E agora só me apetece encontrar-te pela rua dar-te um safanão, apertar-te o pescoço e insultar-te da melhor maneira que sei: “Mentiroso!”
E depois iria à televisão, aos programas da tarde, à entrevista com a Júlia Pinheiro. Iria ali, com a minha cara podre e os meus olhos verdes contar-lhes, a eles e a todo o mundo, que um amigo me mentiu e eu, claro, como poderia deixar de ser, apanhei-o numa esquina e pumbas. Espera!, que não me mal interpretem, pumbas de porrada, valente e poderoso enxerto.
- Vi-o na rua e não resisti. A raiva entrou em ebulição e dei-lhe num murro nas trombas, parti-lhe os dentes, e depois esganei-o até que ficasse roxo pela falta de ar.
Tudo isso porque ele me mentiu, repito vezes e vezes sem conta neste meu sonho-delírio.
Depois, claro está, além de ser estrela de tv, seria alvo de investigações policiais e gabinetes de ética. Seria capa de jornais. Foi ou não legitimo o enfardo que deu aquela jovem ao seu amigo mentiroso?
E as pessoas discutiriam o nosso drama nos cafés, nas páginas de sociedade, desse lixo virtual que é a blogosfera.
Até que um dia, numa entrevista em prime time eu desabafaria perante um jornalista desconcertado:
- É que se ele me tivesse dito a verdade, eu pelo menos poderia ter tentado ajudar…
O mundo se emocionaria perante tal sinceridade e eu sairia ilibada de todas as minhas penas.
Agora saltemos todos os passos e que venha o cara-a-cara.

07 marzo 2010

Vida saltimbanca

Mais um dia daqueles. Outro, outra vez, outro. E só ontem me passou pela cabeça que deveria começar a colecciona-los.
Que ideia genial.
Guardaria o adeus numa caixa azul com um grande laço de cetim. Já tenho acumulados tantos, muitos, demasiados. O "eu venho visitar-te" de choro engolido e de choro chorado. O "gosto muito de ti" de abraço apertado que estala os ossos. Aquele "eu ligo-te quando chegar" que leva um olhar e um beijo que jamais esqueceremos. O "até sempre" contado e recontado em noites de ronha debaixo da manta no sofá.
Ficaria rica de tantos "vou ter saudades" e, quando me entregassem um prémio em honra à minha invejável colecção, perguntar-me-iam:
- Como conseguiu chegar a esta quantidade de despedidas?
E então eu diria, orgulhosa:
- É o resultado de uma vida saltimbanca.
Pose. Flash. Troféu na estante.
Parece-me um prémio merecido.

01 marzo 2010

Mais-que-perfeito

Falhara a sintaxe, o verbo e o predicado. Colapsara o sistema das letras racionais. Conjugara os verbos na ultra perfeição de um indicativo do plural.
Buscáramos os beijos que tínhamos programado um dia na nossa agenda rasgada. Tínhamos encontrado o tempo composto. Mas não funcionara. Não fora suficiente e voltáramos ao singular. Fôramos só um, mas devagar, não corrêramos. Não fora preciso, porque já não houvera mais pausas para a publicidade. Agora fôramos só tu e eu num envelope selado no individual. Lágrimas engolidas com um romance de papel.
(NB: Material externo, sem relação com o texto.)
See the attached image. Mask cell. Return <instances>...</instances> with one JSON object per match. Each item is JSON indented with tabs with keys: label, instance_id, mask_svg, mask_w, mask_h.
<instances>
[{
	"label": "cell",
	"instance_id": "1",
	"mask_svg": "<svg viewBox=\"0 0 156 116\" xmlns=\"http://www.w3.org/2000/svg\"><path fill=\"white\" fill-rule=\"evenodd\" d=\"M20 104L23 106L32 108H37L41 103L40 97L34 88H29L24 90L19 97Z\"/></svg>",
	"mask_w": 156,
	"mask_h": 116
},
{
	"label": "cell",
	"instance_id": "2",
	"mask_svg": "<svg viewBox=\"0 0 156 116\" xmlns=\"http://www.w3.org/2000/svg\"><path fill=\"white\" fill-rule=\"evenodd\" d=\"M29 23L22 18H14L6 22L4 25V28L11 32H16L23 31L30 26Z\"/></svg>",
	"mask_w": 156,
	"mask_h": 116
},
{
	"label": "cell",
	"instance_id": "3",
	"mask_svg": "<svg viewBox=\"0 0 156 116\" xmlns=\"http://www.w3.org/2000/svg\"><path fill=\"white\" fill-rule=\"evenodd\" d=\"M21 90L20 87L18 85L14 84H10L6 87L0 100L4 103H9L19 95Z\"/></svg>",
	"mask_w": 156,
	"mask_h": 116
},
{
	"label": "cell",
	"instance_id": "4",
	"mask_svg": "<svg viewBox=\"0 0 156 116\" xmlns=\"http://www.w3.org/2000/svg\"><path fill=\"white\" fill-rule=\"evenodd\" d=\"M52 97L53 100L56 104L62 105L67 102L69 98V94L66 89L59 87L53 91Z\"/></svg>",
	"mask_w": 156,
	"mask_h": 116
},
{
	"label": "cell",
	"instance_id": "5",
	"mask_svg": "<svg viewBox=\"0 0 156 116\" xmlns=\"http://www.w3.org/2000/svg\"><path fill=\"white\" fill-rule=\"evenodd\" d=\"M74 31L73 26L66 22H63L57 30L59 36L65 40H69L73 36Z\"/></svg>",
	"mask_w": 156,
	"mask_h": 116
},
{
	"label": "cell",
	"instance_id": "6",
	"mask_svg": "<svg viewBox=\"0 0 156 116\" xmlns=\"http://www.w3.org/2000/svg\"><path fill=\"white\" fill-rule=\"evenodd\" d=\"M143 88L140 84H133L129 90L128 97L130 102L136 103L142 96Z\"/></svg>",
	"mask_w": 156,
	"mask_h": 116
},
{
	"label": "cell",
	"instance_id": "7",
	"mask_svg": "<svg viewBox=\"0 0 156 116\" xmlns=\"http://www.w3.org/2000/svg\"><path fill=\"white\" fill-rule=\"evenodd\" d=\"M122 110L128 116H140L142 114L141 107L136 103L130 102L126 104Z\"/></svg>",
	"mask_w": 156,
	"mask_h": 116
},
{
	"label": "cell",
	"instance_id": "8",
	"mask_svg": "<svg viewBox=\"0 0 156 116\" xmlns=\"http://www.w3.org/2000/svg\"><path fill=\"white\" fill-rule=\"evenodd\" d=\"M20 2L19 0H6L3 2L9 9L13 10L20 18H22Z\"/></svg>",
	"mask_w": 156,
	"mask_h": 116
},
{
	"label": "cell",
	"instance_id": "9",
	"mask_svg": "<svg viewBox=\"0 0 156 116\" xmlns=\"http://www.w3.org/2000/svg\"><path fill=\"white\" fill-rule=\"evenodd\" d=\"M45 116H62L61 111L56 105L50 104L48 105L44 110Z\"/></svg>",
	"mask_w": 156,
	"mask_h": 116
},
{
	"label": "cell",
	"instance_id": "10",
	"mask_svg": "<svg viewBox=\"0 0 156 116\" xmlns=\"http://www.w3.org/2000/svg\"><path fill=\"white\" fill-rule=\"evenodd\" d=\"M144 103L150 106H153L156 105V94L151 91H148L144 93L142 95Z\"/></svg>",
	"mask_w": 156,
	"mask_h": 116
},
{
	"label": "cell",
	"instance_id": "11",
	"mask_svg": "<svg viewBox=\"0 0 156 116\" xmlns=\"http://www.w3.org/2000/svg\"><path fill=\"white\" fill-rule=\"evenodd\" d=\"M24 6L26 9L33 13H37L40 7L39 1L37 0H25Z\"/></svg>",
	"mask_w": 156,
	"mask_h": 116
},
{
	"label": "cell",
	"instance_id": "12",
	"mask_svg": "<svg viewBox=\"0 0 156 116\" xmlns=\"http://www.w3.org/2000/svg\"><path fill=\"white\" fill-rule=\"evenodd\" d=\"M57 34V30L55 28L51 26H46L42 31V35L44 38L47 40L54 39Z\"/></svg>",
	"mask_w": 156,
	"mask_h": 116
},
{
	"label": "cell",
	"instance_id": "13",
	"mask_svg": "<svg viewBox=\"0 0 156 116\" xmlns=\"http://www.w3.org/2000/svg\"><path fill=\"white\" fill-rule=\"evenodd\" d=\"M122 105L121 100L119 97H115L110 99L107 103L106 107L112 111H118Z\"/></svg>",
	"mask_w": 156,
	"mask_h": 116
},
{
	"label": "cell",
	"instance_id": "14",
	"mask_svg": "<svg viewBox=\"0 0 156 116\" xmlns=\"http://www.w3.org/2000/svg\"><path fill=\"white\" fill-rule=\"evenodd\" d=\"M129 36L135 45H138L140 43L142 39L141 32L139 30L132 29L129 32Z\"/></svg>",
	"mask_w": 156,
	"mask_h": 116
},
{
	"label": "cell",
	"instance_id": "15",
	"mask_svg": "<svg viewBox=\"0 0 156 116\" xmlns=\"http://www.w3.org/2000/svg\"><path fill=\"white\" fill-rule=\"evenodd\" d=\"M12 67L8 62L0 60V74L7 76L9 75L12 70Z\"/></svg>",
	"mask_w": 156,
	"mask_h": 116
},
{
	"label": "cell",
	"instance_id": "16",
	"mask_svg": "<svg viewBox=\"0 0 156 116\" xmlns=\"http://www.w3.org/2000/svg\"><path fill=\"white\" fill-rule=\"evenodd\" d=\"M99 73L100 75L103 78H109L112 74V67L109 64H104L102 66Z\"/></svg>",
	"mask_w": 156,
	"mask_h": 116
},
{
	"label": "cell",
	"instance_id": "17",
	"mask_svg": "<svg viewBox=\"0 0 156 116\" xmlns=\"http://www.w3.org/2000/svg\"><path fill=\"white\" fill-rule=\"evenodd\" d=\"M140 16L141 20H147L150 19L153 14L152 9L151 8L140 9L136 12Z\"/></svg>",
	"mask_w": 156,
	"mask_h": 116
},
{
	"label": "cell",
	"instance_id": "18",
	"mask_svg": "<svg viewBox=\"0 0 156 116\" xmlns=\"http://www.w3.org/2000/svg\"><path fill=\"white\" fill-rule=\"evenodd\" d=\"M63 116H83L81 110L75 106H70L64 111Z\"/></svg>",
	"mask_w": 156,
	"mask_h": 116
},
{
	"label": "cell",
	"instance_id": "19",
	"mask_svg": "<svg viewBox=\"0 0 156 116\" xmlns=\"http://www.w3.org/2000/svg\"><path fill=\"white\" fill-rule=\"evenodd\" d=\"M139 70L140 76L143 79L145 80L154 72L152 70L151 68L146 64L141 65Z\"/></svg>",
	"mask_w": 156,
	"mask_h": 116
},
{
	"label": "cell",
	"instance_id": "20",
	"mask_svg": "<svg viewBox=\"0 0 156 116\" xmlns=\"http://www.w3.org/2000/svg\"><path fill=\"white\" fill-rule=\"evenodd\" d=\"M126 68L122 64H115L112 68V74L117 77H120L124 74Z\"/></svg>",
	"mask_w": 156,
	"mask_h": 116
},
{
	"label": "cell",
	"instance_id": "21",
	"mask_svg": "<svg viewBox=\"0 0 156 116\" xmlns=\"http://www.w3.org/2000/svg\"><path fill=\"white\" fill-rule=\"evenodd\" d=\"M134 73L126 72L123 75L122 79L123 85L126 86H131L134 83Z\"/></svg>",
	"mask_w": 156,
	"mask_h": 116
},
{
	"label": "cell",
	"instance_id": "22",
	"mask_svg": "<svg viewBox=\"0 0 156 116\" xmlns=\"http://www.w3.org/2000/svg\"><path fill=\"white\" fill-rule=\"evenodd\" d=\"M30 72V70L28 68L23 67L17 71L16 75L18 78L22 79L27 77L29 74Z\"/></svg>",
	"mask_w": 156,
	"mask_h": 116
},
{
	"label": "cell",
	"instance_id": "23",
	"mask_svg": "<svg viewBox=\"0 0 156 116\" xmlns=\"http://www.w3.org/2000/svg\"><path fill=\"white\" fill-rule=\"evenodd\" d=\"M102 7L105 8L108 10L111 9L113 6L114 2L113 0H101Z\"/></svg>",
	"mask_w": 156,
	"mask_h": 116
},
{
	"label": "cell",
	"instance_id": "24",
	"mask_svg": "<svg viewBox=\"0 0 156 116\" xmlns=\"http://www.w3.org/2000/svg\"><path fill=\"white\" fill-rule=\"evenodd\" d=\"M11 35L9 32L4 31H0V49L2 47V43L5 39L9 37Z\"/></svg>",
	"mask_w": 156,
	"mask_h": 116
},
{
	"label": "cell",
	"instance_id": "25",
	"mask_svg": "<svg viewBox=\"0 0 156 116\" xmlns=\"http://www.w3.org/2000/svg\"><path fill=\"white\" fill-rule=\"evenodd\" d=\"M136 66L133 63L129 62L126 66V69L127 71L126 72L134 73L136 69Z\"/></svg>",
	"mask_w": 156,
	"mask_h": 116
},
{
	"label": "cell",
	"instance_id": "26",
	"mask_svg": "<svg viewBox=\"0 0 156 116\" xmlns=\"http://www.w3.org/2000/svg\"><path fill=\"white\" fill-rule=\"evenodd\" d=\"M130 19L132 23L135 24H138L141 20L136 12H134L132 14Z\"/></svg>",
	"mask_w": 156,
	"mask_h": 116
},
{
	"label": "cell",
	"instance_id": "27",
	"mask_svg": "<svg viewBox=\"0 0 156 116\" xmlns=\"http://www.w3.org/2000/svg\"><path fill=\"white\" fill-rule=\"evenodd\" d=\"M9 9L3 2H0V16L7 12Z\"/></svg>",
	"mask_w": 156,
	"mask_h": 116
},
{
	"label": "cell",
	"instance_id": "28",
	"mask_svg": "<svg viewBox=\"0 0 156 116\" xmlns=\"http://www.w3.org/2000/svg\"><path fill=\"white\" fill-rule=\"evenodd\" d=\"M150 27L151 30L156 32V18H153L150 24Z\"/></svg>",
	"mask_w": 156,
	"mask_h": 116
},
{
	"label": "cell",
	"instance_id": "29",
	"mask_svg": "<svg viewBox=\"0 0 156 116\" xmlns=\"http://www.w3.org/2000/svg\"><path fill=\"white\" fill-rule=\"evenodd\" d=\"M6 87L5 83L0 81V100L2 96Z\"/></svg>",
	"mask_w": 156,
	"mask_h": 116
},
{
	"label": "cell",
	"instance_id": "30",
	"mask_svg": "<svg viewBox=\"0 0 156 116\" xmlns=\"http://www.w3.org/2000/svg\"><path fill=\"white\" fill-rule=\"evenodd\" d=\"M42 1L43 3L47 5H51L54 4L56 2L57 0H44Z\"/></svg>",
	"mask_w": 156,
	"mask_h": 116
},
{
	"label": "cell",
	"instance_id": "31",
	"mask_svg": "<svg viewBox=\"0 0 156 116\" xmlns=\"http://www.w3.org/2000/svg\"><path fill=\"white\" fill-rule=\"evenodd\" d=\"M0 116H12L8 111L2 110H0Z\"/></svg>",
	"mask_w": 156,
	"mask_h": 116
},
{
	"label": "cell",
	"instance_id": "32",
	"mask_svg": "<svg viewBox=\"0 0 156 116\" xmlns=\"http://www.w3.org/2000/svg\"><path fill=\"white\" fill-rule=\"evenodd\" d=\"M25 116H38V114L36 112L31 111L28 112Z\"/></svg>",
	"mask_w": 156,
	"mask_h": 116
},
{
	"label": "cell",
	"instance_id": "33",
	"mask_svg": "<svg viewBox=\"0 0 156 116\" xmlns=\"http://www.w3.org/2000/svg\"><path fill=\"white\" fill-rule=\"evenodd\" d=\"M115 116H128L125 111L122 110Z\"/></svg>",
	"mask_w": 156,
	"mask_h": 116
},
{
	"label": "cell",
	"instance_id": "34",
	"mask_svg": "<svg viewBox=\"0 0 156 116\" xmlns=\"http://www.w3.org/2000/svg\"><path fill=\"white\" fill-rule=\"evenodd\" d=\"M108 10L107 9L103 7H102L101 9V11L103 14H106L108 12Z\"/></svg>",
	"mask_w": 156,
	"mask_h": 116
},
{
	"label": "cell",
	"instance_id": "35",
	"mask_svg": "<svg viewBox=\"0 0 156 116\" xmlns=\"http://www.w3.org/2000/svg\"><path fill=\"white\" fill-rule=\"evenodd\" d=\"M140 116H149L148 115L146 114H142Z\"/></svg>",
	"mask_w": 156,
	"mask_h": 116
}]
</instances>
Desculpara-me se corro, mas nunca me ensinaram a andar. Desculpara-me se fugira ou se misturara flashes de passado com cocktails de álcool. Restos de futuro com chutos de ficção. Desculpara-me se inventara, se criara, se fizera-nos sonhar. Mas tivera a cabeça em blackout. Já não soubera conjugar outro tempo verbal.